How to shop strategically, reduce pesticide exposure, and wash your produce the right way — including the evidence-based baking soda method.

If you or someone you love is navigating a cancer diagnosis, the food choices you make every single day matter. Not just in terms of nutrition, but in terms of what may be riding along on your produce when it arrives at your plate.

Every year, the Environmental Working Group (EWG) analyzes data from the U.S. Department of Agriculture (USDA) and the Food and Drug Administration (FDA) to identify which fruits and vegetables carry the highest — and lowest — levels of pesticide residues. Their findings are published as two iconic lists: the Dirty Dozen™ and the Clean 15™.

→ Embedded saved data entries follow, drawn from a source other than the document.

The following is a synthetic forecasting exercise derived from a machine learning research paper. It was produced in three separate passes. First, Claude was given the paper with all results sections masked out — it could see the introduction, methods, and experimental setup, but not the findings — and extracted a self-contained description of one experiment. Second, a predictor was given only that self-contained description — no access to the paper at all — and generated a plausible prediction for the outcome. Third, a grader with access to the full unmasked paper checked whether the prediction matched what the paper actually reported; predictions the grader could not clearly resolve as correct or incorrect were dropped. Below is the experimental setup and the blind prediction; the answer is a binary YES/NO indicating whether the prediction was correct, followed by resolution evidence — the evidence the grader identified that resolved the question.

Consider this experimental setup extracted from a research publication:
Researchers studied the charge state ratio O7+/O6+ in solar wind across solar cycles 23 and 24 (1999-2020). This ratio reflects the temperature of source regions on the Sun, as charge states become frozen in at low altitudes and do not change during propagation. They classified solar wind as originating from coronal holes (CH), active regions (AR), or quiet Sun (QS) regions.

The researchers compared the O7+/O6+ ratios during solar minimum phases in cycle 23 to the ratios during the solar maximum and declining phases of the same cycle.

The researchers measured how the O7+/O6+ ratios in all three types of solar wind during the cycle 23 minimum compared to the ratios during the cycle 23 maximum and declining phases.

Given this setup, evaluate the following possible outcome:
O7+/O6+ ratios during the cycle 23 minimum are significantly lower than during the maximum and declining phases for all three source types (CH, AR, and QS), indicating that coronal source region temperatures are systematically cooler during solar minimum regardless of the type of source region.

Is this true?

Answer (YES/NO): YES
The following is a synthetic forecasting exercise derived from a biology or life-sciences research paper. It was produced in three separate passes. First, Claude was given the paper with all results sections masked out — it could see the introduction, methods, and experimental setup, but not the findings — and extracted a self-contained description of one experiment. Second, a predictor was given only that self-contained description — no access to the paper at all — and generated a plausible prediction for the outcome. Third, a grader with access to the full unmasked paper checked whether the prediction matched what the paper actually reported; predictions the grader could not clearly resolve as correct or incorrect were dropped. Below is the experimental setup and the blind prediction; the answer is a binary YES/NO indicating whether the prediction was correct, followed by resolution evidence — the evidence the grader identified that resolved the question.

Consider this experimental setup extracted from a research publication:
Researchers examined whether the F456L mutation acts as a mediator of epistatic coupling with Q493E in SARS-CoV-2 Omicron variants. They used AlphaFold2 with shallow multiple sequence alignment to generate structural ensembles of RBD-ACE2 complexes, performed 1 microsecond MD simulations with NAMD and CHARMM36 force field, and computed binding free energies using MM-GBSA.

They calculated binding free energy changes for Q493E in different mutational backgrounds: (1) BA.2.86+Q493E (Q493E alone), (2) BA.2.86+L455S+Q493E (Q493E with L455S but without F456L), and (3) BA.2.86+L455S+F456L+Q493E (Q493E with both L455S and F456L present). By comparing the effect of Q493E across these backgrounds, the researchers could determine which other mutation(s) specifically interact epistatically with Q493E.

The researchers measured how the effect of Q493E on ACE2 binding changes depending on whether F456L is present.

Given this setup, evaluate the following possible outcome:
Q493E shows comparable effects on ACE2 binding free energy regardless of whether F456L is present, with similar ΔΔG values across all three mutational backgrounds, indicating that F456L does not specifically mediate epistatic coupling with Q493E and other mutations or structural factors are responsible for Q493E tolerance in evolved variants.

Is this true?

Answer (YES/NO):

At Prevail Over Cancer, we follow the principle: Prevail. Assess. Don't Guess.™ That means making informed decisions grounded in real data — including the data on what's sprayed on your food.

This guide will walk you through both lists, explain why pesticide exposure matters in the context of cancer, and give you a simple, effective method for washing your produce using two pantry staples you likely already have: baking soda and bath (water).

 

 

Why Pesticides Matter for Cancer Patients

Pesticides are designed to kill — insects, fungi, weeds, and other organisms. But many of these compounds are not selectively harmful to pests alone. A growing body of research links chronic pesticide exposure to a range of serious health effects, including:

  • Endocrine (hormone) disruption
  • Immune system suppression
  • Oxidative stress and DNA damage
  • Gut microbiome disruption
  • Increased cancer risk — particularly for certain pesticide classes

 

For cancer patients, these concerns are amplified. Many cancer treatments already tax the liver, immune system, and gut. Adding a daily chemical burden from pesticide-laden produce — especially when the body is already compromised — is simply unnecessary risk.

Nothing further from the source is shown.